### INSTRUCTIONS
1. Decide whether each statement agrees with the GMS rate limiting guide: (a) GMS rate limiting applies to ingestion connectors such as the Python CLI; (b) DataHub has three separate load-protection mechanisms; (c) capacity limits cap how many requests of a given class may execute at the same time on a pod. For each, answer yes or no and quote the deciding words from the guide.
2. Summarize the GMS rate limiting guide in two sentences.
3. According to the GMS rate limiting guide, what sensitive endpoint is named as one where rate limiting caps abuse?

======== QUOTED TEXT ========

GMS Rate Limiting
This guide explains how to enable, configure, observe, and troubleshoot GMS HTTP service rate limiting — limits on incoming API traffic to GMS (GraphQL, OpenAPI, Rest.li, native auth routes). It protects the Metadata Service from overload and caps abuse on sensitive endpoints such as /auth/signUp.
What this is — and is not
DataHub has three separate load-protection mechanisms. They are easy to confuse because several can return 429. This guide covers only the first:
| Mechanism | What it limits | When it applies | Configuration |
|---|---|---|---|
| GMS service rate limiting (this guide) | HTTP requests served by GMS — UI GraphQL, OpenAPI, Rest.li, /auth/* on GMS | Before/during request handling on the GMS pod | RATE_LIMITS_* env vars; bundled defaults under datahub.gms.rateLimits in application.yaml |
MCP / Kafka ingest throttle (APIThrottle) | Metadata write APIs when Kafka consumer lag (MCL backlog) is too high | Backpressure after ingest pipeline falls behind | MCP_* throttle env vars (see Environment Variables — MCP Throttle) |
| MCP consumer throttling | Internal MCE/MCL consumer processing — slows how fast GMS/consumers accept or process MCPs | Pipeline-side backpressure, not a per-client HTTP quota | MCP_MCE_CONSUMER_THROTTLE_*, MCP_VERSIONED_*, MCP_TIMESERIES_* |
This feature does not:
- Rate-limit ingestion connectors (Python CLI,
datahub ingest) — those are separate clients with their own retry behavior - Replace MCP throttle or Kafka lag backpressure — enabling GMS rate limits does not change
metadataChangeProposal.throttleor consumer lag behavior - Apply to the Play frontend OAuth routes or an external WAF
Purpose (GMS service rate limiting only)
GMS rate limiting has two limit types with different semantics:
- Capacity limits — Netflix Gradient2 adaptive in-flight caps: how many requests of a given class may be executing concurrently on a pod. Sheds serving load before latency and thread pools degrade.

======== DATA LISTING ========

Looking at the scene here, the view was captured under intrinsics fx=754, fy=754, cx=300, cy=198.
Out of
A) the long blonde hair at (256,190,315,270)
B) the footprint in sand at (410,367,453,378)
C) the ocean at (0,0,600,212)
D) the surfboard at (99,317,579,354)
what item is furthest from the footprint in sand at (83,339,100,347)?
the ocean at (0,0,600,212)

========

### SOLUTIONS IN ORDER
1.
(a) No: "This feature does not:" … "Rate-limit ingestion connectors (Python CLI,"
(b) Yes: "DataHub has three separate load-protection mechanisms."
(c) Yes: "how many requests of a given class may be executing concurrently on a pod."

2. The GMS rate limiting guide explains how to enable, configure, observe, and troubleshoot limits on incoming API traffic to GMS, which protect the Metadata Service from overload and cap abuse on sensitive endpoints such as /auth/signUp. It distinguishes this feature from DataHub's other load-protection mechanisms, states that it does not rate-limit ingestion connectors or replace MCP throttle or Kafka lag backpressure, and describes capacity limits as adaptive caps on how many requests of a class may execute concurrently on a pod.

3. /auth/signUp